Again I encompass you with this life; again I stretch out the hands of my spirit in greeting to all who have known me; again I say that which I believed I know, that which I testified to is now mine; that which I bore evidence of through human intellect and brain, and such power as was given me, I now bear evidence of in the over sweeping and overwhelming power of spiritual existence. Through whatever brain I may best speak, in whatever form I may best manifest, I will come and speak to those on earth, to those whom I love; there is no need of the added voice; I must speak to their hearts in any way; they must hear my voice audibly in their souls; they must make room for me in their lives; for I should cry aloud and make them hear though they were in the midst of the thunders of Niagara. To the world there shall be a voice; not one, but many; not feeble and faint, as of one man crying in the wilderness, but the voice of multitudes, millions upon millions of souls speaking audibly by the gateway of life, and speaking to the hearts of humanity. You will hear them, they cry father; you will hear them, they cry mother, husband, wife, and child, and you pause in your daily career and wonder what voice resembles one long silent in death. I tell you they will crowd upon you until you must hear. They will speak to you until you cease to put them afar off: they will look into your eye from the spiritual world until you see that they live and recognise them; they will people your streets; they will image themselves in every form that is possible; they will manifest by signs and tokens to the senses; they will grapple with your understanding; they will make you aware of the philosophies of being; they will solve to you the mighty mysteries that you have put far from you and will not listen to; they will have you know that life, not death, is the destiny of man, and that the sweet thing you have named death is no longer noxious, dark and terrible, but the beauty of all existence, the crown of all being, the freedom of all slavery, the triumph of all vanquishment, the gateway beyond the walls of human limitations in which you live, leading to the celestial and eternal city where all are free in the light of their wisdom and love.

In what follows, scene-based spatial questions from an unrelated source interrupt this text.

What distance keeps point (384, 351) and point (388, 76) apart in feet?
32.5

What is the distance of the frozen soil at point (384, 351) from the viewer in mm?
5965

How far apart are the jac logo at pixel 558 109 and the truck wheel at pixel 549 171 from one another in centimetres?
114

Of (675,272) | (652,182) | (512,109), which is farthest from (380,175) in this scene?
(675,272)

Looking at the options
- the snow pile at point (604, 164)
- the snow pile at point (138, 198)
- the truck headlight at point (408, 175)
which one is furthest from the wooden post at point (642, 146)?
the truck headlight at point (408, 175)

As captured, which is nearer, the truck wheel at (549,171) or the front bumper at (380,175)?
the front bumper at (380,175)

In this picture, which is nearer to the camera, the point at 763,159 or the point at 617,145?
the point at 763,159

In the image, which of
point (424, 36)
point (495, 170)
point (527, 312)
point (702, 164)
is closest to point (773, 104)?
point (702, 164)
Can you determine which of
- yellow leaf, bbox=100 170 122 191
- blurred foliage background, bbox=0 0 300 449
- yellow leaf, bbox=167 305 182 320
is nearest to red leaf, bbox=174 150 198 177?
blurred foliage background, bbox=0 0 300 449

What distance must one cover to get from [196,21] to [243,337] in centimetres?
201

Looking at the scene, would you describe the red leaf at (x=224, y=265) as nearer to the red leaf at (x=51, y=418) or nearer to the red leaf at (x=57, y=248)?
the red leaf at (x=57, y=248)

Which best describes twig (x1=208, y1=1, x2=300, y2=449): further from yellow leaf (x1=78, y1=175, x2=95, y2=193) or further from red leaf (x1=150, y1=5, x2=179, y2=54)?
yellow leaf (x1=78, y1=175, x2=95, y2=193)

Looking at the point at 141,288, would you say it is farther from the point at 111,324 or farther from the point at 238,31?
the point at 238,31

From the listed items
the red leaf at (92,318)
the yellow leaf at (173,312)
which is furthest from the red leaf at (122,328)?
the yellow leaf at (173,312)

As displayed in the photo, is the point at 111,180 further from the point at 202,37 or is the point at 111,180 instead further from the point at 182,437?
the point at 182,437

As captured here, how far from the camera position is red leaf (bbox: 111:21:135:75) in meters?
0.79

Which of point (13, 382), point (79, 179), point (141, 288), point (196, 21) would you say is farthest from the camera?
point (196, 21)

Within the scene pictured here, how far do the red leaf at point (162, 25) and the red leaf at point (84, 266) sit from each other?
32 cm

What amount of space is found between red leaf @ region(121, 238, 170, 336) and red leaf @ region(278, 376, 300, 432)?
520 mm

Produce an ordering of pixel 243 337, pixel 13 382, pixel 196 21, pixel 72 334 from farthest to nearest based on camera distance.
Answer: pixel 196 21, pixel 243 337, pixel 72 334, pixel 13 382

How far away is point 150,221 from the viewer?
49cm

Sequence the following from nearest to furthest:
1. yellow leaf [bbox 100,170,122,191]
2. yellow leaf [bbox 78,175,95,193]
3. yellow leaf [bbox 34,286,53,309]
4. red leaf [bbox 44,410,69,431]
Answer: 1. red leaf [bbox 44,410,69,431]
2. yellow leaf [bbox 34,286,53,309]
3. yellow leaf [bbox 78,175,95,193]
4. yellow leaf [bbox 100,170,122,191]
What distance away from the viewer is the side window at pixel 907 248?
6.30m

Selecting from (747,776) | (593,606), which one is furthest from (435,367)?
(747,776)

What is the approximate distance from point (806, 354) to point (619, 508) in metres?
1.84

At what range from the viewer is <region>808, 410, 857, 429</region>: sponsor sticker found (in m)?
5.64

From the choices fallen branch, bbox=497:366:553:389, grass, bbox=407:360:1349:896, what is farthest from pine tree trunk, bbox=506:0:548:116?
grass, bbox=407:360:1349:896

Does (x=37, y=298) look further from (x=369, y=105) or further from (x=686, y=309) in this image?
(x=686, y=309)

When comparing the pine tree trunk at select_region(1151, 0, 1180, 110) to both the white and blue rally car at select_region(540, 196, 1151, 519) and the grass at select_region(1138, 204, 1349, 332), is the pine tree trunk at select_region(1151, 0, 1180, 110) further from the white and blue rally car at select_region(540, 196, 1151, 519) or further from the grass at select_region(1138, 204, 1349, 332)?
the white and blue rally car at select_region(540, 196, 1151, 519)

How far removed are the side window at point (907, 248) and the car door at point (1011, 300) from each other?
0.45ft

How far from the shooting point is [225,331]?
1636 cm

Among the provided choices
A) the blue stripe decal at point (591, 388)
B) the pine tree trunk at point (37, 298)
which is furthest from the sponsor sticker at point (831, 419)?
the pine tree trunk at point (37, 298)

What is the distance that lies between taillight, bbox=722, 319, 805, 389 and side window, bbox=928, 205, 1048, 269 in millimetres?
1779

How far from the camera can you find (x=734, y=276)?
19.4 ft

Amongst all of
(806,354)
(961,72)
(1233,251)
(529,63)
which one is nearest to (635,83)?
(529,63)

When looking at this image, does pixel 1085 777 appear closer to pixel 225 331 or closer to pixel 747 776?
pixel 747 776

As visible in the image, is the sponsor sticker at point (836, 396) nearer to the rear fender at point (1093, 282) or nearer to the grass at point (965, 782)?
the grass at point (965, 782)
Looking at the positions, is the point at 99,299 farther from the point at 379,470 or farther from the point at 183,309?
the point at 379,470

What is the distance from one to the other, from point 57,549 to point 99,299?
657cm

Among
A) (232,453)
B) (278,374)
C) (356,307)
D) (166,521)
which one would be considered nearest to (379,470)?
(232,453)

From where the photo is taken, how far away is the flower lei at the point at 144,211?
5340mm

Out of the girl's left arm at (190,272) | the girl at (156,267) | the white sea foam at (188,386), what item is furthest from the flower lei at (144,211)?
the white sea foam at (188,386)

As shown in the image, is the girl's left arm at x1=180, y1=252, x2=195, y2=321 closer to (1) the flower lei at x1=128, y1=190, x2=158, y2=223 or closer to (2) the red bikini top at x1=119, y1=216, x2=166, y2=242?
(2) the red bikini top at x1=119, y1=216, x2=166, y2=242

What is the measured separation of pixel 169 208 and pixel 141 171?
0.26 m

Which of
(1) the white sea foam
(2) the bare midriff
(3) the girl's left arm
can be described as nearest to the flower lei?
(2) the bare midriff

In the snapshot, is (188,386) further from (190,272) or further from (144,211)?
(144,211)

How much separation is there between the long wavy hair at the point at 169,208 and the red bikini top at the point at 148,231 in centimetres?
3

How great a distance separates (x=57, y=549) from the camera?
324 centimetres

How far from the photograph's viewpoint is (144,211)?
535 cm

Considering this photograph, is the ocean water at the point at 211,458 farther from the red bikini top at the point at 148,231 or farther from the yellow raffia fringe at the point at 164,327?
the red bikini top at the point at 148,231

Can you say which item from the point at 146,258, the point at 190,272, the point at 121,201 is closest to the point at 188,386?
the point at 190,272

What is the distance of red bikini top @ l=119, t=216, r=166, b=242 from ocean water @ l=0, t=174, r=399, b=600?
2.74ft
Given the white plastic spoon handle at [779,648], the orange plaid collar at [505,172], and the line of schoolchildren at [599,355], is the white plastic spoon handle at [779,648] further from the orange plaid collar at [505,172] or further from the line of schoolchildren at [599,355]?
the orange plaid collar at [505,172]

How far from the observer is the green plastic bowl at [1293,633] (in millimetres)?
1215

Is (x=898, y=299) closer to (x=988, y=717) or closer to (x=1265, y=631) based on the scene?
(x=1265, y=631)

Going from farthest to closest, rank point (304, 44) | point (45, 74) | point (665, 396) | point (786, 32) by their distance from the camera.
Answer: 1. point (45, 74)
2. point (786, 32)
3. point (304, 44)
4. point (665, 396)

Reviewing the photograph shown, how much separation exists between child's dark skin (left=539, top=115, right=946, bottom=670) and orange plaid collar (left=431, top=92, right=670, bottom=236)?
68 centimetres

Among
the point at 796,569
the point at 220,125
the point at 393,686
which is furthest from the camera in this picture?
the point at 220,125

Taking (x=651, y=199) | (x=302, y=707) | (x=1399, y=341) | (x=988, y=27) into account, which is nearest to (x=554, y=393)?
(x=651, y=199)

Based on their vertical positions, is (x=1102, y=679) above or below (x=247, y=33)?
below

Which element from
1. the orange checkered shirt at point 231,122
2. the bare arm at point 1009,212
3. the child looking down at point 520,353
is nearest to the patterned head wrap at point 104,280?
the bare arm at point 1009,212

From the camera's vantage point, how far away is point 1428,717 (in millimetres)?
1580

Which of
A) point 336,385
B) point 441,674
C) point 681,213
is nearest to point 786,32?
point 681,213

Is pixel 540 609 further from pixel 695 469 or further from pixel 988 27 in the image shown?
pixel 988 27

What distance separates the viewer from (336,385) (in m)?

Oh, voiceless yet audible sounds! Oh, millions of souls that come thronging out of space! Ye speak with a sound more mighty than the surging of the sea, more vocal than the voice of the thunder of Niagara, more potent than the sweeping winds over myriads of forests, more divine than the rushing melodies of the many mighty masters attuning their harps in sublime oratorios of existence. Death and life are one, and these voices are the voices of your loved ones.

I was known upon earth as Epes Sargent.